Derelei was indoors now, eating his supper in company with his nursemaid. Today his small vocabulary had been augmented by a new word,
boat.

It was time, Tuala had decided,
to broach a particularly delicate subject with the king’s druid. She had avoided it up till now, lacking the courage to confront the man she had feared since childhood, when he had bent all his considerable will on ensuring she and his foster son did not form too strong a bond. As a child of the Good Folk, Tuala was an unlikely wife for a king of Fortriu. If Broichan had had his way, Bridei
would have wed a far more suitable girl, someone like Ana of the Light Isles, for instance. Tuala and Bridei, between them, had won that battle and in time Broichan had become almost a friend to her. He had saved Derelei’s life when fever nearly took him. Tuala had helped Broichan battle his own long illness. She had agreed to let him tutor her gifted son. Now, with a second child expected and Bridei
away seeing to a matter at Abertornie, it was time to confront Broichan with an event in his past. She did not expect him to welcome it.

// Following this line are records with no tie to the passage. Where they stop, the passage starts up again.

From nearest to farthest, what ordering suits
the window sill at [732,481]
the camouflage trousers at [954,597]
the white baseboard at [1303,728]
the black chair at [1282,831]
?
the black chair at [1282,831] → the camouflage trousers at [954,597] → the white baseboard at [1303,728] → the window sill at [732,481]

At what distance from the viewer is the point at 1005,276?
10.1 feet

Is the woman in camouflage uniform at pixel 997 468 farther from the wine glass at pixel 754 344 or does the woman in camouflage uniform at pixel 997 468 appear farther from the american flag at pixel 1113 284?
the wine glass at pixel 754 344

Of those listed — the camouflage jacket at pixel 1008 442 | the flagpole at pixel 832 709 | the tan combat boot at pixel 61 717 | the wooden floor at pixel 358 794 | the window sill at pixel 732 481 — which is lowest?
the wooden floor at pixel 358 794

For a long time Tuala had struggled with the mystery of her identity in silence. She might never have acted on what little she had discovered if she had not observed her son’s talent developing in all its confident precocity. She had seen Broichan watching Derelei;
seen the watchful love in the druid’s eyes. If what she believed was true, the two of them should know it, Broichan now,
her son when he grew older. There were some painful truths, Tuala thought, whose importance was such that they must be exposed to the light.

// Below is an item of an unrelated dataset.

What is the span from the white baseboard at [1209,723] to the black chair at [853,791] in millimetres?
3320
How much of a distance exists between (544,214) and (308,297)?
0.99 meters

She willed herself calm as she made her way to the druid’s private chamber. Even now her heart thumped and her palms grew clammy at the
prospect of raising such a matter with her old adversary. What if she was wrong? This was conjecture, after all, based on her own interpretation of a vision in the scrying bowl. One of her very first lessons at Banmerren, the school for wise women, had been how deceptive such images could be and how easily misinterpreted. The gods used them to tease and to test, and the seer walked a narrow path
between giving good counsel or ill.

Tuala used her skill rarely; there were those who would seize any opportunity to point out the strangeness of her origins, seeking thus to weaken the foundations of her husband’s kingship. For a while she had not used her craft at all. She had come to it again after a vision of hers helped save Bridei’s life at the time of the great battle for Dalriada. She
had known then that the risk was worth it. Today she planned to scry again.

She knocked. Broichan opened the door, showing no sign of surprise when he saw who it was.

“I need to speak to you in private,” Tuala said. “If you will.”